I recently bought a USB 2.0 1TB Freeagent Desktop drive as a backup for video editing footage. When I received the drive, it appeared to be in good working order, and I was able to transfer small quantities of files (around 20GB) across successfully.
When I put approximately 180GB of data to transfer, the drive copied solidly at around 30MB/s for between 60-90 minutes then crashed out, freezing up and then vanishing from 'My Computer'. The case was extremely hot, and the hard drive subsequently refused to work. I gave it the night to cool down and tried it in the morning. No luck - the hard drive refused to work on three different machines - although the front LED lights switch on when the power and USB cables are plugged in, the drive fails to spin up. When listening closely, you can hear the drive repeatedly try to start up, but all three computers have failed to recognise its existence. A colleague is adamant that this failure can be attributed to the drive overheating and becoming damaged. He's also claimed this is, unfortunately, irreversible.
I have since returned this drive to the retailer for a refund and ordered a Freeagent Pro 1TB drive (I wanted the SATA connectivity as well). What I'd like to know is: is there a limit I should copy across before giving the drive a chance to cool down? If it's the sheer speed of transfer (although I wouldn't have expected this), is it worth using the SATA connection sparingly and only copying across, say, 40GB at a time before giving the drive a break?
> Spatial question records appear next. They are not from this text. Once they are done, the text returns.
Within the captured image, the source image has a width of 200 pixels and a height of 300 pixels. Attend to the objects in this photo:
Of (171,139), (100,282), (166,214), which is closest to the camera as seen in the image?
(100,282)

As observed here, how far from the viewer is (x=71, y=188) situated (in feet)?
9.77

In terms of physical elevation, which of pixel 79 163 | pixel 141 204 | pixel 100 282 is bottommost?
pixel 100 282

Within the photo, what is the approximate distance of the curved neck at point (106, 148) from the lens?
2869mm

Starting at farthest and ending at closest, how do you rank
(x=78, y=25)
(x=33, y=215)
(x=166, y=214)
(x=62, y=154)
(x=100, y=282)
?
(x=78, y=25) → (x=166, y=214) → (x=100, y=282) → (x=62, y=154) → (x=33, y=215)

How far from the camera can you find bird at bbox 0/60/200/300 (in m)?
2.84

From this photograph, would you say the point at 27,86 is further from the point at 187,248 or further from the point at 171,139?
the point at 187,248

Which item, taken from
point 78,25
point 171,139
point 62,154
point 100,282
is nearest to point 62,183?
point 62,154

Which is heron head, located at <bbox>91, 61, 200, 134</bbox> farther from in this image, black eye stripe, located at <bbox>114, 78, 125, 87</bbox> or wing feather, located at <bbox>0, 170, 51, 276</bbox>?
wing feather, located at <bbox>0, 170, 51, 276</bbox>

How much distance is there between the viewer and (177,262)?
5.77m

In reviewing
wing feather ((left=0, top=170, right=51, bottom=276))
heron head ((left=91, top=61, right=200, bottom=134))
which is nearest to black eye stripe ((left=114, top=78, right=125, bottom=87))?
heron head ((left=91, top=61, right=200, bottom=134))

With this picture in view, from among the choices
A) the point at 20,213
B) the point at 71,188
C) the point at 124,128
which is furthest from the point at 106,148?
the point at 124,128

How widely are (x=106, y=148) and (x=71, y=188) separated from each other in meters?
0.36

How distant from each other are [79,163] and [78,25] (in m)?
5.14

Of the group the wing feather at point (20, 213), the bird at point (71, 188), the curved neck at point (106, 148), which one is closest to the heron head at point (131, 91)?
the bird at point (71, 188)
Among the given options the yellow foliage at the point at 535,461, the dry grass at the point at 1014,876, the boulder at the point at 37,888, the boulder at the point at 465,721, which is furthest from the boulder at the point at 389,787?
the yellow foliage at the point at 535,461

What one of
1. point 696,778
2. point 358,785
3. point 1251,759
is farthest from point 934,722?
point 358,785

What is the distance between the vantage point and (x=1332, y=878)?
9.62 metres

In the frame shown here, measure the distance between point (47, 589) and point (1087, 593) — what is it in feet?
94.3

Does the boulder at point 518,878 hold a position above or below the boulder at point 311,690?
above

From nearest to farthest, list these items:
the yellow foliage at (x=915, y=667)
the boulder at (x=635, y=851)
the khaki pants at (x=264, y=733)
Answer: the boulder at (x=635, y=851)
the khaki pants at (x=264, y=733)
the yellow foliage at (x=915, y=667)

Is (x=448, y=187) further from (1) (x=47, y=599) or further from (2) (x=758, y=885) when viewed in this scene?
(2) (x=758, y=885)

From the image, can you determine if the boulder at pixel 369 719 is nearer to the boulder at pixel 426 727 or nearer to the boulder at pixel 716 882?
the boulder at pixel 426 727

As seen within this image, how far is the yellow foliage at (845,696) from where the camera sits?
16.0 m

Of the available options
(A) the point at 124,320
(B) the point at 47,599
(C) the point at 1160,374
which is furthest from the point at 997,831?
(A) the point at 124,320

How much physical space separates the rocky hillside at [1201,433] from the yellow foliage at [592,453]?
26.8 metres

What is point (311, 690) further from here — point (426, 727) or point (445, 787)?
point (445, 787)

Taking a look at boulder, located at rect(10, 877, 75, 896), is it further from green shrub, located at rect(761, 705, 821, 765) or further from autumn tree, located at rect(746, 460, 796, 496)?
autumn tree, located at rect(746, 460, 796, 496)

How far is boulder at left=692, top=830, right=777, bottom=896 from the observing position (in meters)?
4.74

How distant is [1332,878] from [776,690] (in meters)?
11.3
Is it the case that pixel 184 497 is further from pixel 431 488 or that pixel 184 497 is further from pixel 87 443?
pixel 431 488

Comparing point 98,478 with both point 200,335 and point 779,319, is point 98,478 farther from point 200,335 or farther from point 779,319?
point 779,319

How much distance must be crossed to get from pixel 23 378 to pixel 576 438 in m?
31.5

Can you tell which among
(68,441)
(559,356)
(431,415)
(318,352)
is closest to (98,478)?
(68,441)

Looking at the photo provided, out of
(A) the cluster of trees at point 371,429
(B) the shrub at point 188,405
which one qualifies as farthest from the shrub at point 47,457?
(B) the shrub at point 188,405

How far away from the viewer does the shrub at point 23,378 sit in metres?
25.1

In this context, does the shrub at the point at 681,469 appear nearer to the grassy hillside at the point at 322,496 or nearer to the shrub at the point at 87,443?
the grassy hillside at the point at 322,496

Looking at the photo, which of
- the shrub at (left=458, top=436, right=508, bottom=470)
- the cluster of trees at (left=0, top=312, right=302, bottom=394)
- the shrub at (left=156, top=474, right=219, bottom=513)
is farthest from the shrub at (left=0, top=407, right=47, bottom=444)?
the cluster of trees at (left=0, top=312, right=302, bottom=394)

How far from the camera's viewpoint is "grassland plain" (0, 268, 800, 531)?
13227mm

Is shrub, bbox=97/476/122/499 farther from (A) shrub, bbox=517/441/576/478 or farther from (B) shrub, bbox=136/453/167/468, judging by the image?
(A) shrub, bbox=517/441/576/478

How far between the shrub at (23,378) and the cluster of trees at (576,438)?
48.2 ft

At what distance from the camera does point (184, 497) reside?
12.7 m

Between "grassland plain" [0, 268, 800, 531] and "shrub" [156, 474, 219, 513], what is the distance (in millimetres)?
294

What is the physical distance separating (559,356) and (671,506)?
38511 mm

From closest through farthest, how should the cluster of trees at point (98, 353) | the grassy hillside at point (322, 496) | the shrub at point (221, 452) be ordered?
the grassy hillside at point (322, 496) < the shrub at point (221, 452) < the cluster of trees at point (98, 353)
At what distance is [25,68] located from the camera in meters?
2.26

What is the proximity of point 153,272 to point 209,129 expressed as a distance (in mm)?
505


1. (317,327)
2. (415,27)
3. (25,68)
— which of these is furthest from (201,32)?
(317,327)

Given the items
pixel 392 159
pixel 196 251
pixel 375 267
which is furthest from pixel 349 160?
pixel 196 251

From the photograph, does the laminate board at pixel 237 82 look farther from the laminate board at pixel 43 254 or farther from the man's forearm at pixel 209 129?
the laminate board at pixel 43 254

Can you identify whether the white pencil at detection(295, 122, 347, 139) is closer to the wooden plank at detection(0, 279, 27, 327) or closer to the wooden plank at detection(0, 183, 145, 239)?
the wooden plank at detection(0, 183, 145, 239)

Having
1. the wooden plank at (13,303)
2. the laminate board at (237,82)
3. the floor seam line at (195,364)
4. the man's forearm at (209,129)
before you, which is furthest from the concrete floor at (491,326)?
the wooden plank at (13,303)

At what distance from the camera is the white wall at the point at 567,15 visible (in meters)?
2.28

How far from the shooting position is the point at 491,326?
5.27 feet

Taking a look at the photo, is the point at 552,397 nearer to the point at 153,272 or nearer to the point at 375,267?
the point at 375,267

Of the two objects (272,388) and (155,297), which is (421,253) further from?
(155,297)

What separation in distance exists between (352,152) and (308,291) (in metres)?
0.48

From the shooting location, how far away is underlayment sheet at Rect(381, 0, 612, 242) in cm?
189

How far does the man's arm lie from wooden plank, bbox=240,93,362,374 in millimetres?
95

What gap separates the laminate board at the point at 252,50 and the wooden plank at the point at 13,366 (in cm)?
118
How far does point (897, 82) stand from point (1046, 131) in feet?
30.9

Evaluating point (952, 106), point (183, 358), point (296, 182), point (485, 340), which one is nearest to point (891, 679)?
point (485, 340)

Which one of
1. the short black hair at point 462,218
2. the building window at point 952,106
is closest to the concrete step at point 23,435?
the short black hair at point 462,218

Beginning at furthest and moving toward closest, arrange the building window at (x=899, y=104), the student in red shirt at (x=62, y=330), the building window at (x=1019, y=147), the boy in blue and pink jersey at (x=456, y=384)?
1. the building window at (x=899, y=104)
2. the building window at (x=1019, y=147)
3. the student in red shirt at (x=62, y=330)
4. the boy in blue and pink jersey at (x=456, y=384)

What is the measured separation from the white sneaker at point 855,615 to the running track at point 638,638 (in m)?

Sorry if this is a stupid question, but returning broken hardware is always a pain in the neck, and I'd rather not have to go through this again! I'd have thought a terabyte drive would have been capable of transfering very large quantities of data non-stop - am I wrong in this?
There seems to be a failure rate of these in days (like most electronics) right out of the box. Returns are a problems, expecially if you mail ordered them. There are other questions in this forum on how hot these should get. Make sure they have ventilation and I would stand them upright, creating an air tunnel through the case. I installed a small PC fan in my Maxtor OT4. Now it's much cooler at the base. I just think it was not built right and toasted. I have another Maxtor that was running scandisk for hours with no problem. I've seen many other external cases made by other companies, a few with fans built into the case.